***** TEXT BLOCK

Programs like Duolingo are not created by machines. Computers can't think. These programs are created by humans. The computer program handles repeated tasks: showing the same lesson to 5,000 students, comparing your answers to ones in a table, endless repetition, etc.



se16teddy said:


> I fear, though, that in frustration I submitted several reports like this without understanding what point Duolingo was trying to make


That's a valid criticism. But it was the point the human creators of the Duolingo lesson were trying to make.



LeifGoodwin said:


> For example, the rather odd *I cannot fall asleep* is allowed whereas the commonly used *I cannot get to sleep* is not allowed.


The "get" sentence was not put into the database. No human is present to understand. You get what you pay for. A live 1-on-1 human teacher would be very expensive. And computers can't understand and converse.

I found Busuu useful for learning alphabets, where memorization is necessary. Repetition, review, testing. But for most things, I think memorizing is a waste of time. Why should I memorize the sentence "This office has 14 chairs.", when there are countless sentences using "chairs" or "offices" or "14"?

Busuu also has a feature where you answer a simple question (your answer can be spoken or written) and your answer is sent to native speakers of that language (not computers) for correction. That was very useful. I often corrected English sentences, and other people corrected mine.

I can't suggest any language-learning app. I learned a fair amount of basic information from traditional courses (courses on-line, in recent years). But I think the best way is to listen a lot (to real native speakers) and to read a lot. If you understand part of it, you will learn the rest.


----------



## Frank78

se16teddy said:


> Irish Duolingo does/did not explain grammatical principles well or at all.



This is true for all languages on Duolingo. It's more like try and error and in the end you may recognize a rule behind it or not.


----------



## Stoggler

I've managed to find grammatical explanations on Duolingo for every language I’ve had a go at (under Tips).  I don’t think this was always available on the mobile app (it was on the desktop version) but it is now.


----------



## WadiH

Frank78 said:


> This is true for all languages on Duolingo. It's more like try and error and in the end you may recognize a rule behind it or not.



Which is a very odd way of teaching a language to an adult learner.  I made more progress with a simple French textbook in two days then I did from weeks of Duolingo use.


----------



## LeifGoodwin

Yendred said:


> Did you try Babbel?
> I used it for Spanish and it was a great help.


Thank you, I think I will give it a try for beginner German. I originally discounted it due to the price, but I see they have regular offers.


dojibear said:


> Programs like Duolingo are not created by machines. Computers can't think. These programs are created by humans. The computer program handles repeated tasks: showing the same lesson to 5,000 students, comparing your answers to ones in a table, endless repetition, etc.

**********
***** DATA ENTRIES

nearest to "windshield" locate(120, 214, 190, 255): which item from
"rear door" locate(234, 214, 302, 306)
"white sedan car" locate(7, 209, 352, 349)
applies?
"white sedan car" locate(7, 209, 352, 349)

**********

EXERCISES ->
**1)** Copy the records above word for word, every line of them.
**2)** Pick up the forum thread about language-learning apps after its last line and continue it.

RESULTS IN ORDER ->
**1)**
nearest to "windshield" locate(120, 214, 190, 255): which item from
"rear door" locate(234, 214, 302, 306)
"white sedan car" locate(7, 209, 352, 349)
applies?
"white sedan car" locate(7, 209, 352, 349)

**2)**
Obviously. However, the framework allows for a range of translations, thus préparer and cuisiner (and even faire) can be used to mean cook. The problem is that they have created too narrow translations. And they use American grammar and idioms, rather than international.


dojibear said:


> I can't suggest any language-learning app. I learned a fair amount of basic information from traditional courses (courses on-line, in recent years). But I think the best way is to listen a lot (to real native speakers) and to read a lot. If you understand part of it, you will learn the rest.


I routinely listen to podcasts such as Chasseurs de science, made for native French speakers. I try and listen to many channels, so as to expose myself to a range of accents, and expressions. However, my brain tends to skip details, and the beauty of basic drills such as translating from English "Les baguettes, il les a achetées" is that it picks up on details such as the es at the end of achetées, and it tests my spelling.


Frank78 said:


> This is true for all languages on Duolingo. It's more like try and error and in the end you may recognize a rule behind it or not.


Indeed, the iPad app has almost no grammar tips.


se16teddy said:


> I found Duolingo a great help when learning Irish, and I am dipping into it from time to time now to learn a bit of Welsh.
> 
> I thought Duolingo was fun and encouraging. Ideally you should do human classes as well, to enjoy real human interaction. Irish Duolingo does/did not explain grammatical principles well or at all. I was lucky in that I had a grounding in many linguistic concepts and terms, so I could look up the grammar in a grammar book. If you are not a linguist, this may be more of a problem.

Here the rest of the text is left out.